On Secession: Of State Rights

(third in a series)

I must confess that I have never quite understood the emphasis some people place on state rights as the issue that caused secession.  My disbelief rests upon a very simple reason: state rights are a means to an end, not an end in itself.  Debates over federalism (which is really the structural issue at the heart of this debate over political institutions) were as old as the republic itself, and various sides could use state rights or national supremacy arguments according to which one best served their interests.  Thomas Jefferson was very much in favor of restricting the power of the national government in the 1790s, when he was on the outside looking in when it came to first policy (when he was secretary of state), then power (as head of the opposition).  As president, he seems to have employed a far more vigorous sense of national power, especially presidential power, as the cases of the Louisiana Purchase, the Barbary Pirates, and the Embargo Act suggest.
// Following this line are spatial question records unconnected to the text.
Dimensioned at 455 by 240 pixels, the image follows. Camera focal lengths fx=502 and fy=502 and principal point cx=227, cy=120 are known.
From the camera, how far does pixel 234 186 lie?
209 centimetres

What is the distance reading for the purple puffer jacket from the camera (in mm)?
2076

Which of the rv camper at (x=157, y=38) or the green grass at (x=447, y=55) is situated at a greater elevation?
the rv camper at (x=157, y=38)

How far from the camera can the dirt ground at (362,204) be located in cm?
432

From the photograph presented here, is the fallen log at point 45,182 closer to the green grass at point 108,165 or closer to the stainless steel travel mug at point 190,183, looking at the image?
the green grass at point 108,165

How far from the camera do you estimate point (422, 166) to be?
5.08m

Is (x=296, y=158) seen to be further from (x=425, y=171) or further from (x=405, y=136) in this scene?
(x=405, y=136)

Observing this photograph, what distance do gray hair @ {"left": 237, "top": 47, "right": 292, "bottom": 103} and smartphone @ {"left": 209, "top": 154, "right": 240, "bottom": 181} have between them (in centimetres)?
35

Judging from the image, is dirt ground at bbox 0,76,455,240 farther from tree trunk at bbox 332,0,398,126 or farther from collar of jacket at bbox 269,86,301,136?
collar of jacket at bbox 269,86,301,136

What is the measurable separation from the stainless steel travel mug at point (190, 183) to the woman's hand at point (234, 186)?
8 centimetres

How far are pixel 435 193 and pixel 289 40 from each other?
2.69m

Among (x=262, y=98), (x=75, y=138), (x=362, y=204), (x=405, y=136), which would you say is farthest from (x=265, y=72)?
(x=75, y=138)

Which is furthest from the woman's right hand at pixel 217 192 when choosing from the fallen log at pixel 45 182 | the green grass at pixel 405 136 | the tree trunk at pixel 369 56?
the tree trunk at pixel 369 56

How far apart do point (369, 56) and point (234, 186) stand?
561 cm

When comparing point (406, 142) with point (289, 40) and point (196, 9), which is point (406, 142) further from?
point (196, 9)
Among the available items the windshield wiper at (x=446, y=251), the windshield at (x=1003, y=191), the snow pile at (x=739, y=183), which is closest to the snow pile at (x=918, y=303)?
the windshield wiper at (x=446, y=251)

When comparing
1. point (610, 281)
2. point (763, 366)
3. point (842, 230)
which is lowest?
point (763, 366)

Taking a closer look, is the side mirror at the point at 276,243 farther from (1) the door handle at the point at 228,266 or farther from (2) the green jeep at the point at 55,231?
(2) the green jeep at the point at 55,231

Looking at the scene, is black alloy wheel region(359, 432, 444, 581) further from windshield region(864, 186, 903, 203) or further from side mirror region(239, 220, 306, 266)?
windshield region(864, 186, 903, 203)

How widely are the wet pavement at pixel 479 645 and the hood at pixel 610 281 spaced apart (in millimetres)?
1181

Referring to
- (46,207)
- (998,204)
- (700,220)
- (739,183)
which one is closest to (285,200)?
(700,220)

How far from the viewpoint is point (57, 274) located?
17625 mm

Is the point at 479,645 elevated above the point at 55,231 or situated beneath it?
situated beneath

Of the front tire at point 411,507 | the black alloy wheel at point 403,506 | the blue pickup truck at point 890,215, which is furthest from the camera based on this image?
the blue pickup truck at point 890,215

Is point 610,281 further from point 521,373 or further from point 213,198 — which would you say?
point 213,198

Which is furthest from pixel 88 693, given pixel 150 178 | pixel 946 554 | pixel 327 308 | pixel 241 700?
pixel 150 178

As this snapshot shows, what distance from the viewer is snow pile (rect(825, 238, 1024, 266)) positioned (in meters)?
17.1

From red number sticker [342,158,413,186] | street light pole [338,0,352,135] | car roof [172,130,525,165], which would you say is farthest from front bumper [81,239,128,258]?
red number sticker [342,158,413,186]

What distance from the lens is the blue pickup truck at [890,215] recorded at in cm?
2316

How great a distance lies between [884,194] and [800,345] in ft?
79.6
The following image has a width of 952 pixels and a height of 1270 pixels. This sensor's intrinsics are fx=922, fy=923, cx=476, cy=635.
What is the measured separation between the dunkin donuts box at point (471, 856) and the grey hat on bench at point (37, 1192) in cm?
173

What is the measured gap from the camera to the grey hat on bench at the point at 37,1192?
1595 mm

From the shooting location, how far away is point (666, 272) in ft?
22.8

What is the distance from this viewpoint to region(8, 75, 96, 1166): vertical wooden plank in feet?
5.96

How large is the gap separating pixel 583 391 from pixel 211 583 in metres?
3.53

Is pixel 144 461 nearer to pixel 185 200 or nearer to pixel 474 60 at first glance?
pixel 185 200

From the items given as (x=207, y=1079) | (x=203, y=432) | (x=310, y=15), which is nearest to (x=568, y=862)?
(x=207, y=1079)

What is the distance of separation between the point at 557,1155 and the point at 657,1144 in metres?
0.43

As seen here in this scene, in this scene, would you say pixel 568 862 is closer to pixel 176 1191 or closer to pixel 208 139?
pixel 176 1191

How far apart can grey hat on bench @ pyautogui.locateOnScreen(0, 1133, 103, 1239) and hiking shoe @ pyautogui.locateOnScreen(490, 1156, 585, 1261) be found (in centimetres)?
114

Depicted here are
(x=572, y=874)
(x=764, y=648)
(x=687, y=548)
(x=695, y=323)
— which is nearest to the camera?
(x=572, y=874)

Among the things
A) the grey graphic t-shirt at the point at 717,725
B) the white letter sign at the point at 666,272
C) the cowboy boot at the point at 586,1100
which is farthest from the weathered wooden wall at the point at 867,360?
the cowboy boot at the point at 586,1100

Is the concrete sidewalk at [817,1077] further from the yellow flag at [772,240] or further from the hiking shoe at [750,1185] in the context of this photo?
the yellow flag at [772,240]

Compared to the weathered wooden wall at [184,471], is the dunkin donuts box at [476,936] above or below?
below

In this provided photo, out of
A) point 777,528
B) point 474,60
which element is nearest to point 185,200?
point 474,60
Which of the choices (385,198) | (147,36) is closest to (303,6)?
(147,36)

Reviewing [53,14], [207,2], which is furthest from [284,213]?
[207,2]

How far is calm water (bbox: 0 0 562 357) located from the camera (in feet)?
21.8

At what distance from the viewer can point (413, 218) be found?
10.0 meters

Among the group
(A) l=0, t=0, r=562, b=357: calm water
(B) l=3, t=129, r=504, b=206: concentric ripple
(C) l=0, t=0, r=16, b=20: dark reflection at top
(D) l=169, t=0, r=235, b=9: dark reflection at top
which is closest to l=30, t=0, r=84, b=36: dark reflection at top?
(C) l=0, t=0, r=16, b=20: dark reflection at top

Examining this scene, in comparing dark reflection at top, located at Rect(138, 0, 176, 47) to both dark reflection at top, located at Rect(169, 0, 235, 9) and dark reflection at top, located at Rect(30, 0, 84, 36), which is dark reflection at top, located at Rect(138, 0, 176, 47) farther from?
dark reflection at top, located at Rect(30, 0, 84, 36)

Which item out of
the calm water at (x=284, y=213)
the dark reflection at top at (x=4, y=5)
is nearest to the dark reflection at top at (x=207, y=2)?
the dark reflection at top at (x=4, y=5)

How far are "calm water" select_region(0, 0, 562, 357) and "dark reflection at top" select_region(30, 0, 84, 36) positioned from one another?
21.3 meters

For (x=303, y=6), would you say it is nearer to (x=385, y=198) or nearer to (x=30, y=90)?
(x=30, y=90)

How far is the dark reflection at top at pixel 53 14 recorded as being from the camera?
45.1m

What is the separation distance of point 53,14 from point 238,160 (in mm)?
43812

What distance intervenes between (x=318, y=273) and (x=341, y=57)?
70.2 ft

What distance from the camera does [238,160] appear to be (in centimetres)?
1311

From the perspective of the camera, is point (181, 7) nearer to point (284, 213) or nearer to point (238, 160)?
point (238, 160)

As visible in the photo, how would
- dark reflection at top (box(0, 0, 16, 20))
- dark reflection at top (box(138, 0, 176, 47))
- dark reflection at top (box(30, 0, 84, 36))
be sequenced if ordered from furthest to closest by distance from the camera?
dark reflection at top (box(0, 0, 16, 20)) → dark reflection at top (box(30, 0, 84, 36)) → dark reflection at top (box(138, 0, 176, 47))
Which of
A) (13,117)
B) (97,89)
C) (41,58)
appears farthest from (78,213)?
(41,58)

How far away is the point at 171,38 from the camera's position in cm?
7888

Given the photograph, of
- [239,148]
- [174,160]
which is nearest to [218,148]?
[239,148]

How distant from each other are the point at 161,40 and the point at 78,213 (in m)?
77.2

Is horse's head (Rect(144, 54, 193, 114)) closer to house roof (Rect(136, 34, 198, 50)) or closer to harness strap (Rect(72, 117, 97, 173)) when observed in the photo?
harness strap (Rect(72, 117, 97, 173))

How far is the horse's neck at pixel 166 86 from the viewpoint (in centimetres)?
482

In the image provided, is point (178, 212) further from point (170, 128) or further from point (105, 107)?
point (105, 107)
The Fugitive Slave Law of 1850 expended the bureaucracy of the federal government to enforce the fugitive slave clause and employed a process that cast aside basic civil rights.  Just as northern states had earlier used state rights defenses to pass personal liberty laws, so they again looked to contest the use of federal power in resisting the Fugitive Slave Law, culminating in the Supreme Court decision of Ableman v. Booth in 1859, which struck down Wisconsin’s efforts to employ state rights defenses against the Fugitive Slave Law.  John Brown’s raid that same year targeted a federal installation.  That followed on the heels of an effort to enact a federal slave code for the territories, and to offer an interpretation of popular sovereignty which defined self-determination in the territories in such a way as to enhance slavery’s prospects to spread.  American foreign policy had done much to obtain land that served to promote the expansion of slavery, and to fight wars to secure that same goal.  In short, proslavery southerners had no problem using federal power to protect and promote slavery.